__Fragmento__.
Una de casas
En los últimos días he disfrutado mucho, como domófila irredenta que soy, con la lectura del libro ‘Infestación’. Una historia cultural de las casas encantadas, de Érica Couto-Ferreira. Armada de un afilado bolígrafo y un cuaderno, me sumergí en el sugerente análisis que construye la autora, desgranando la evolución que experimenta el edificio doméstico inglés y norteamericano a partir del siglo XVIII.
Es interesante comprobar que apenas pensamos en los lugares donde transcurren nuestras vidas, inquietante pararse a concluir que nuestras casas mutan, casi como organismos sintientes, adaptándose a los nuevos tiempos, convirtiéndose en espejos (¿o cabría pensar que es justo al revés?) de sus habitantes. Ese recorrido histórico, trufado de repercusiones sociológicas que se apuntalan con un sustancial aporte bibliográfico, se completa con el no menos nutritivo estudio literario de mansiones sombrías que debemos a autores y autoras como Poe y Shirley Jackson, entre otros muchos creadores de vecindarios inolvidables en el peor sentido de la palabra. De esta forma advertimos que una casa no es una casa, no una sola, al menos. Vivimos entre sus cuatro paredes, nos resguardamos en ella del exterior, de la hostilidad que intuimos o fabulamos en los otros. Reflejan nuestra esencia, son un símbolo del lugar que ocupamos en la sociedad. Pero esa dimensión prosaica, realista, de la vivienda humana se amplía en ‘Infestación’ con el estimulante comentario de cuentos y novelas que la entienden como metáfora del cerebro humano o personaje actante, incluso. Y es que las casas son espacios infestados, hospitalarios con los fantasmas que vuelven del pasado y con aquellos otros que cada cual porta consigo allá donde vaya.

__Partes del ejercicio__.
a: Según el fragmento, ¿quién escribió el libro ‘Infestación’?
b: Reproduce sin cambios la parte del fragmento que va de "Una de casas" a "del siglo XVIII.", ambos incluidos.

__Listado de datos__.
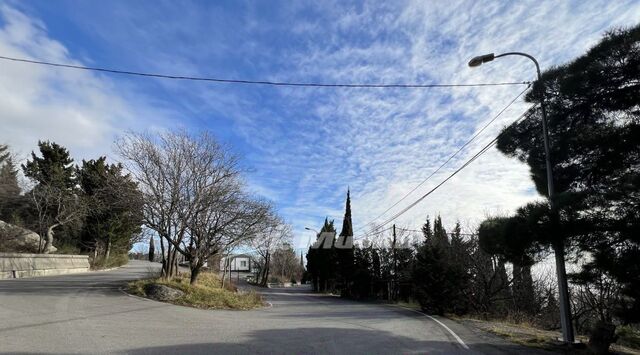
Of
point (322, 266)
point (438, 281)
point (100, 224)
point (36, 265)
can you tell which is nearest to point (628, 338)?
point (438, 281)

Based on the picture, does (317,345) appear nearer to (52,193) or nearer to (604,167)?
(604,167)

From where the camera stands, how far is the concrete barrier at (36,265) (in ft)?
80.7

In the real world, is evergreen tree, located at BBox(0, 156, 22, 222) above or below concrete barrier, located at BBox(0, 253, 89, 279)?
above

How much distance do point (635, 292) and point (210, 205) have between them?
60.3ft

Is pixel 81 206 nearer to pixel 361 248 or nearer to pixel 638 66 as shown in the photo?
pixel 361 248

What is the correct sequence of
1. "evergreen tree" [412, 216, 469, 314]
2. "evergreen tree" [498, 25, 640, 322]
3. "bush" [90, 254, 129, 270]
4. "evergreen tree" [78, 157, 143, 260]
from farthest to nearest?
"bush" [90, 254, 129, 270] → "evergreen tree" [78, 157, 143, 260] → "evergreen tree" [412, 216, 469, 314] → "evergreen tree" [498, 25, 640, 322]

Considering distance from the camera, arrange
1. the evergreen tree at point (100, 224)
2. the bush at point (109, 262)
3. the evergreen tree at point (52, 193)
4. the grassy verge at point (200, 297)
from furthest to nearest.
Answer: the bush at point (109, 262) < the evergreen tree at point (52, 193) < the evergreen tree at point (100, 224) < the grassy verge at point (200, 297)

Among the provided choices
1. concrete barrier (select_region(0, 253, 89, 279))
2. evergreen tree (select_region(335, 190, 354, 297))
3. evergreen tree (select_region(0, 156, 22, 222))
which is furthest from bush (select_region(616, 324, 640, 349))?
evergreen tree (select_region(0, 156, 22, 222))

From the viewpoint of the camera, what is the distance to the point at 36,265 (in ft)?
91.9

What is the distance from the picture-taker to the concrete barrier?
968 inches

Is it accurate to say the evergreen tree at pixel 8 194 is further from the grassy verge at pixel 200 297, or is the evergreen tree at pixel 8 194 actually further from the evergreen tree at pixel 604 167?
the evergreen tree at pixel 604 167

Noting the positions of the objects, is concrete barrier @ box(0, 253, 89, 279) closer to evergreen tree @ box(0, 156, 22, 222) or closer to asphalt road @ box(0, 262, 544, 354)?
evergreen tree @ box(0, 156, 22, 222)

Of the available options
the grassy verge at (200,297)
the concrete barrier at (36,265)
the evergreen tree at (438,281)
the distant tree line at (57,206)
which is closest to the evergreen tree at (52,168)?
the distant tree line at (57,206)

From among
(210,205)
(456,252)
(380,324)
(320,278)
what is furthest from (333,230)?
(380,324)
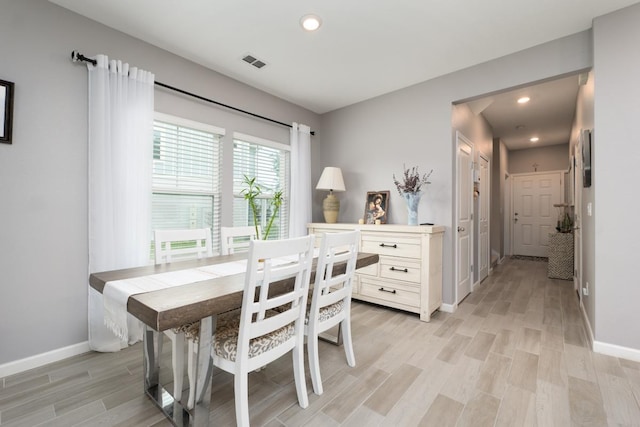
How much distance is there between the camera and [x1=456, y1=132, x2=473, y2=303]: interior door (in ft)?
10.8

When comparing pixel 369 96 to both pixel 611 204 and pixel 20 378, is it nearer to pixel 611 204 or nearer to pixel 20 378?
pixel 611 204

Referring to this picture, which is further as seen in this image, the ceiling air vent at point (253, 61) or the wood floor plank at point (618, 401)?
the ceiling air vent at point (253, 61)

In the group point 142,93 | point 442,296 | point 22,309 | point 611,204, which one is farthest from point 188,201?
point 611,204

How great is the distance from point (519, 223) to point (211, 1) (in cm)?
755

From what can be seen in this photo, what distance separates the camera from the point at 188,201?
9.46 feet

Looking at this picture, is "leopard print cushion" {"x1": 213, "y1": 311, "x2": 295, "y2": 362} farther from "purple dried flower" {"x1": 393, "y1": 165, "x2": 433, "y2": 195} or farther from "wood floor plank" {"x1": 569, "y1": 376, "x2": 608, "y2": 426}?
"purple dried flower" {"x1": 393, "y1": 165, "x2": 433, "y2": 195}

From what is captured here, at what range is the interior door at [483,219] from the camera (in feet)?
14.0

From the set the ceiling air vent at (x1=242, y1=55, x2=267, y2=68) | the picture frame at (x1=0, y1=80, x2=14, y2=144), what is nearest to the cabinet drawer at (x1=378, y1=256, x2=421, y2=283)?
the ceiling air vent at (x1=242, y1=55, x2=267, y2=68)

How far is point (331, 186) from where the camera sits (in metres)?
3.70

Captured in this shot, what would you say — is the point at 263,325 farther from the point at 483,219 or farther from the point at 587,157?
the point at 483,219

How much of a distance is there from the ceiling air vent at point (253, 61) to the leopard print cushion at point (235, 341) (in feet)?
8.11

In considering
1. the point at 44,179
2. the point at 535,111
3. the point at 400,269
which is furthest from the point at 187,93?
the point at 535,111

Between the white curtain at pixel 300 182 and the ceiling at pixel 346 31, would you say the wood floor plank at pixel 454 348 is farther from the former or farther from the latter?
the ceiling at pixel 346 31

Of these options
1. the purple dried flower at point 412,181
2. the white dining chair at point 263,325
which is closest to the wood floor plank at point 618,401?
the white dining chair at point 263,325
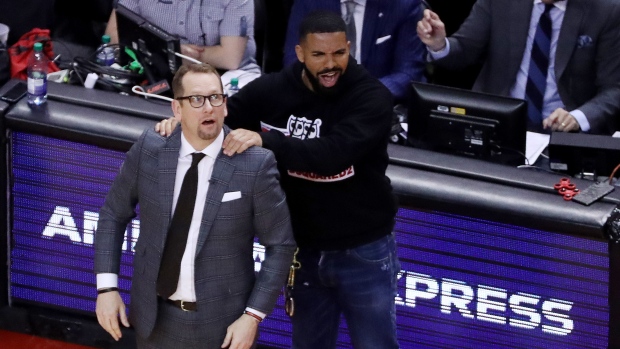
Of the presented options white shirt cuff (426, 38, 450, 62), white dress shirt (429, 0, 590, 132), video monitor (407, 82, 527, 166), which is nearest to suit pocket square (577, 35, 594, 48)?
white dress shirt (429, 0, 590, 132)

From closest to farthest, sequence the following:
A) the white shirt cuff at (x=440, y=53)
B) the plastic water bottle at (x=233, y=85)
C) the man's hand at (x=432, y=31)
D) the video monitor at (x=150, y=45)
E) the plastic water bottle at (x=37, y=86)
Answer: the plastic water bottle at (x=37, y=86) → the video monitor at (x=150, y=45) → the plastic water bottle at (x=233, y=85) → the man's hand at (x=432, y=31) → the white shirt cuff at (x=440, y=53)

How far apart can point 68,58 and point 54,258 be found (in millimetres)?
1277

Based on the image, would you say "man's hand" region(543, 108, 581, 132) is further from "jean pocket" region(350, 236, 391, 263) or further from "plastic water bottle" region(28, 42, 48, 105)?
"plastic water bottle" region(28, 42, 48, 105)

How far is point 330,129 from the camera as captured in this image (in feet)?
11.8

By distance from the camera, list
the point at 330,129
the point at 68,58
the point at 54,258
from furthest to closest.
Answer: the point at 68,58, the point at 54,258, the point at 330,129

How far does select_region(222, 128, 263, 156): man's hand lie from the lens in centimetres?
343

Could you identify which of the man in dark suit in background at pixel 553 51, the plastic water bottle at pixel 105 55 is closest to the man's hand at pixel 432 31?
the man in dark suit in background at pixel 553 51

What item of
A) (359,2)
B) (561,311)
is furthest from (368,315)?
(359,2)


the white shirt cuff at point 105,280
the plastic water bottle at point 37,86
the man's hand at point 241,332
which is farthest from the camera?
the plastic water bottle at point 37,86

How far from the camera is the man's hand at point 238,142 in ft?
11.2

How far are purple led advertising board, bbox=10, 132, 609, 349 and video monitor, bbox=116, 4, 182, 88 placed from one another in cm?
64

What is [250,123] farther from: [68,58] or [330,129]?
[68,58]

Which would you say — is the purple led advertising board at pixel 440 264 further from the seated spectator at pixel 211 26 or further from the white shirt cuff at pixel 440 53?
the white shirt cuff at pixel 440 53

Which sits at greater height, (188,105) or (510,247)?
(188,105)
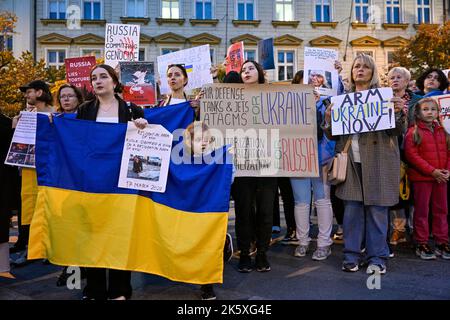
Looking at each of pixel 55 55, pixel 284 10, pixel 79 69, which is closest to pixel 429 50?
pixel 284 10

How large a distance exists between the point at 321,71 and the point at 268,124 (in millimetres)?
1142

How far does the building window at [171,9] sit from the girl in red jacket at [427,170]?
23.0 metres

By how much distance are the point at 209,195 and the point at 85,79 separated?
144 inches

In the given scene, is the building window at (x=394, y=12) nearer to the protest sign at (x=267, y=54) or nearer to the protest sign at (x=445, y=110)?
the protest sign at (x=445, y=110)

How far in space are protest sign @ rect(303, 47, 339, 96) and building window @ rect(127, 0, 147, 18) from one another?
73.5 ft

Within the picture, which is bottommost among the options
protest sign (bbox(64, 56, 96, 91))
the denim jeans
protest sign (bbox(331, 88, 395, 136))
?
the denim jeans

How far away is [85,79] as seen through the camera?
6.32 metres

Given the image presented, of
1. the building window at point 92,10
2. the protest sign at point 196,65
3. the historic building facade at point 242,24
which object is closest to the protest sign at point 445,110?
the protest sign at point 196,65

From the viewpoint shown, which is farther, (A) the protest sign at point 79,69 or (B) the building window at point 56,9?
(B) the building window at point 56,9

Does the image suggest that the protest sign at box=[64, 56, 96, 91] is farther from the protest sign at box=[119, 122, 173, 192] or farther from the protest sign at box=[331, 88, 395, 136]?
the protest sign at box=[331, 88, 395, 136]

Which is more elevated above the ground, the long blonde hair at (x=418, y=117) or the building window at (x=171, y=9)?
the building window at (x=171, y=9)

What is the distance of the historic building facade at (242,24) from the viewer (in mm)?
25266

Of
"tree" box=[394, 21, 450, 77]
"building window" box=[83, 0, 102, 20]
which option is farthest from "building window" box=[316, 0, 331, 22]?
"building window" box=[83, 0, 102, 20]

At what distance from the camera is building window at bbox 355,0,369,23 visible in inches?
1067
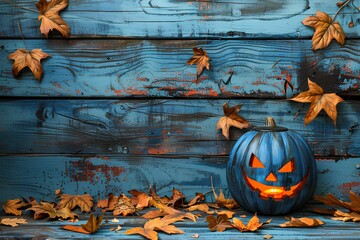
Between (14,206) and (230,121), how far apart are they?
94 centimetres

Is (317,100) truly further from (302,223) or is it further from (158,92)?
(158,92)

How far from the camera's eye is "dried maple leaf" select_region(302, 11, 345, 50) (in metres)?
2.04

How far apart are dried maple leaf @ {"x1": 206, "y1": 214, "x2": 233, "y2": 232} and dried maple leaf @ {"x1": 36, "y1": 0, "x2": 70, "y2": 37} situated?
96cm

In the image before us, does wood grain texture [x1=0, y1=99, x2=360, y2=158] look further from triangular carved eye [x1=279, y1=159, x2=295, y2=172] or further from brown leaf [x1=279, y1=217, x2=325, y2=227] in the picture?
brown leaf [x1=279, y1=217, x2=325, y2=227]

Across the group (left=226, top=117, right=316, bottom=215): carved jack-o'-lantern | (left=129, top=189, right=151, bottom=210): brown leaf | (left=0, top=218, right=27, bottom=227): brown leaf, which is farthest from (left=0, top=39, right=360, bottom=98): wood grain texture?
(left=0, top=218, right=27, bottom=227): brown leaf

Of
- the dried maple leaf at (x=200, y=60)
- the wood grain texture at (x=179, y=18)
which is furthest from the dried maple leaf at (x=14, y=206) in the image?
the dried maple leaf at (x=200, y=60)

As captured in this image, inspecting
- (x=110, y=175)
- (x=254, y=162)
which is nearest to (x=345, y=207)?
(x=254, y=162)

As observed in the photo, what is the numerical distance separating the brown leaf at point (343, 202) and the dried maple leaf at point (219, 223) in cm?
45

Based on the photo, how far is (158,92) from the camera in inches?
83.3

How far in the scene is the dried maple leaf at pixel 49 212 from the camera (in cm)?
189

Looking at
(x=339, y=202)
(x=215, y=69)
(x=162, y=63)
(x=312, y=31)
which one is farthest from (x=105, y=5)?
(x=339, y=202)

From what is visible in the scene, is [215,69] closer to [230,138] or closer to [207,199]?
[230,138]

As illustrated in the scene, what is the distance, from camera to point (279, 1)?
208cm

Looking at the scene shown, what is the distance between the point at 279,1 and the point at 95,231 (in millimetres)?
1169
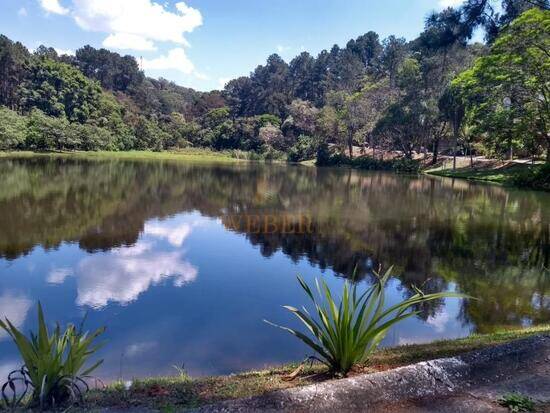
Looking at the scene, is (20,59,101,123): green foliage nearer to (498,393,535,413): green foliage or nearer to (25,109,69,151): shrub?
(25,109,69,151): shrub

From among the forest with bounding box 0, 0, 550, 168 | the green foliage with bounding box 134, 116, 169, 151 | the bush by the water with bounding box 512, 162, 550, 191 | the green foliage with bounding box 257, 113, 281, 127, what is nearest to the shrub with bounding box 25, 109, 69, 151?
the forest with bounding box 0, 0, 550, 168

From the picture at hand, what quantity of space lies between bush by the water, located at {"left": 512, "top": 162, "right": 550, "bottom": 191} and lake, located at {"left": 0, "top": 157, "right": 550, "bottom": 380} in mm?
8751

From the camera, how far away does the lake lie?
299 inches

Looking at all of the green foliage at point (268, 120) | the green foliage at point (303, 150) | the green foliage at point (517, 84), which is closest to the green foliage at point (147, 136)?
the green foliage at point (268, 120)

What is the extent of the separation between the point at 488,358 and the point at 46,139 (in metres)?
68.4

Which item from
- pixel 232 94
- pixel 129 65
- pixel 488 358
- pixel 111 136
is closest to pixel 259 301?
pixel 488 358

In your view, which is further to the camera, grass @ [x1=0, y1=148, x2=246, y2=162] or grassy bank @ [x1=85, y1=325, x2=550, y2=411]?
grass @ [x1=0, y1=148, x2=246, y2=162]

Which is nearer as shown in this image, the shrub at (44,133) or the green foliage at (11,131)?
the green foliage at (11,131)

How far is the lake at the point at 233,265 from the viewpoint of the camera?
7.59 metres

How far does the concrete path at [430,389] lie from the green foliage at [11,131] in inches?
2380

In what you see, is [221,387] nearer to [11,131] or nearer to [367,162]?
[367,162]

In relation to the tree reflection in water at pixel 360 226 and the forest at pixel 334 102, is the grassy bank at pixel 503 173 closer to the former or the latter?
the forest at pixel 334 102

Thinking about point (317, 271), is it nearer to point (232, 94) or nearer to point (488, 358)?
point (488, 358)

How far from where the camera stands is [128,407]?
12.1 feet
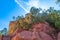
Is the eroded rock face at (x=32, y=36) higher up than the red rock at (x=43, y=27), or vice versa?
the red rock at (x=43, y=27)

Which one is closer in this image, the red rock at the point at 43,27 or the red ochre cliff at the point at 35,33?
the red ochre cliff at the point at 35,33

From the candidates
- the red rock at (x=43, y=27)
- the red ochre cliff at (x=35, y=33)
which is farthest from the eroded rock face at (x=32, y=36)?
the red rock at (x=43, y=27)

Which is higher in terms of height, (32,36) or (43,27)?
(43,27)

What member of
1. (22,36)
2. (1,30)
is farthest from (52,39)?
(1,30)

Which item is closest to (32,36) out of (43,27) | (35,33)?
(35,33)

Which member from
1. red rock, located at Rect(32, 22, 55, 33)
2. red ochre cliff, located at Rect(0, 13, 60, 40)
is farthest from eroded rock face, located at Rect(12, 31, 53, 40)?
red rock, located at Rect(32, 22, 55, 33)

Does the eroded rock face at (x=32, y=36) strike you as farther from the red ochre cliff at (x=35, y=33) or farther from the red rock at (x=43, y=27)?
the red rock at (x=43, y=27)

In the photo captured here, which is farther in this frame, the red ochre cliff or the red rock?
the red rock

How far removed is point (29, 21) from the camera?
41.0 feet

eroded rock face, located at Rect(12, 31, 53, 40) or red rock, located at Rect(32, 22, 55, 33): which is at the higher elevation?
red rock, located at Rect(32, 22, 55, 33)

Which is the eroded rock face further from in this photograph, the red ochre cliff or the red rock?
the red rock

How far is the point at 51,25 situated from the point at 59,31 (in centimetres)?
71

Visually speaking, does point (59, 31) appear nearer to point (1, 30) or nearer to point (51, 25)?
point (51, 25)

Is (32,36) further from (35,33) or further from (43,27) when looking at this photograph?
(43,27)
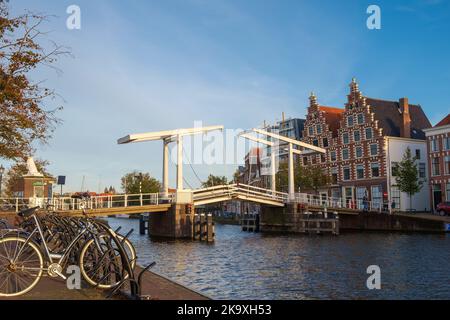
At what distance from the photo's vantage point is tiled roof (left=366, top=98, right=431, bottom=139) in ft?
155

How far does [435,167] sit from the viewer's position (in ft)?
132

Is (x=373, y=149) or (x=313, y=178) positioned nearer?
(x=373, y=149)

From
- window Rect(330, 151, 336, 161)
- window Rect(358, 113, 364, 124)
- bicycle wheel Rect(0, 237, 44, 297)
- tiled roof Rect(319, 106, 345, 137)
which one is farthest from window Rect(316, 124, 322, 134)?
bicycle wheel Rect(0, 237, 44, 297)

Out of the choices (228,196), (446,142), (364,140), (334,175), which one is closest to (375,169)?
(364,140)

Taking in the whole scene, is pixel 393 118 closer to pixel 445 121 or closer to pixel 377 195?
pixel 445 121

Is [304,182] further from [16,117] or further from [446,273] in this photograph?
[16,117]

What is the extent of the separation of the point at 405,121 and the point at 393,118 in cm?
171

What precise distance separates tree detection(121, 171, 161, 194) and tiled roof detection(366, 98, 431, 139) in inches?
1398

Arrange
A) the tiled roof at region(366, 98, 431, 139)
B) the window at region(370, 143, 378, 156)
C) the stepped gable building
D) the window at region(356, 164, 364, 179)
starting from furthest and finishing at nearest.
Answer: the tiled roof at region(366, 98, 431, 139)
the window at region(356, 164, 364, 179)
the window at region(370, 143, 378, 156)
the stepped gable building

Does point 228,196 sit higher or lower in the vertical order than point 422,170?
lower

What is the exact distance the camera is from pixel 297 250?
21.5 meters

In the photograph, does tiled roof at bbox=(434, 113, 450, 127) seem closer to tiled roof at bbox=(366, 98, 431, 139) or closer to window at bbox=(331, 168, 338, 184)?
tiled roof at bbox=(366, 98, 431, 139)

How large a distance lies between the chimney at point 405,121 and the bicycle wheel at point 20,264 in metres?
44.6
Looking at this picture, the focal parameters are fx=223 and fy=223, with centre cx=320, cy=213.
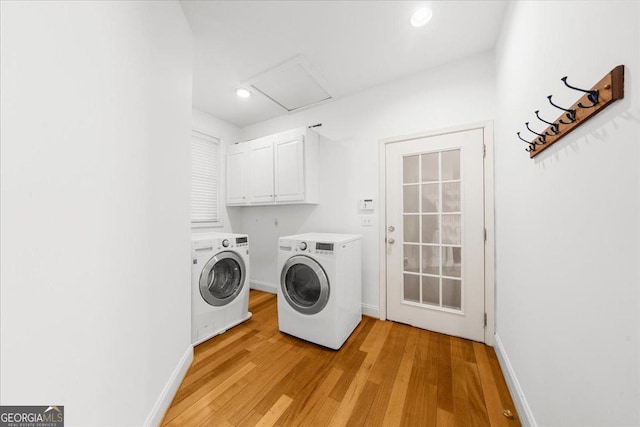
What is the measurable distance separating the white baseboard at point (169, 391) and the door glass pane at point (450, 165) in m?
2.55

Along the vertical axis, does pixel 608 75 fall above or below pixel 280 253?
above

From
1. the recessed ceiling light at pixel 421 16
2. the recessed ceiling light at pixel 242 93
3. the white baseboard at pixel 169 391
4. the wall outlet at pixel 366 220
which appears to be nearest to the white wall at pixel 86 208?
the white baseboard at pixel 169 391

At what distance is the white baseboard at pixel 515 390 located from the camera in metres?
1.09

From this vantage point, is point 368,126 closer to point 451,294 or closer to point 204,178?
point 451,294

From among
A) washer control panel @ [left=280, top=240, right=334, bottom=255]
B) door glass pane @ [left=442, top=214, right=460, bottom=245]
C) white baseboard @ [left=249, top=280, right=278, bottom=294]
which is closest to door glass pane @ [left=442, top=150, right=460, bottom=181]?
door glass pane @ [left=442, top=214, right=460, bottom=245]

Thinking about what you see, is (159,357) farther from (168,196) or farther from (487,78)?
(487,78)

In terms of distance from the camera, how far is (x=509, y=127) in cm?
149

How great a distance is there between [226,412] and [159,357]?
49 cm

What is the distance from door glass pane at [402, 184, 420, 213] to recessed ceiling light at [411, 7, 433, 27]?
4.19ft

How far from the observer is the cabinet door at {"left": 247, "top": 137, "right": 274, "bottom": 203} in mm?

__Respuestas__.
a: Érica Couto-Ferreira.

b:
Una de casas
En los últimos días he disfrutado mucho, como domófila irredenta que soy, con la lectura del libro ‘Infestación’. Una historia cultural de las casas encantadas, de Érica Couto-Ferreira. Armada de un afilado bolígrafo y un cuaderno, me sumergí en el sugerente análisis que construye la autora, desgranando la evolución que experimenta el edificio doméstico inglés y norteamericano a partir del siglo XVIII.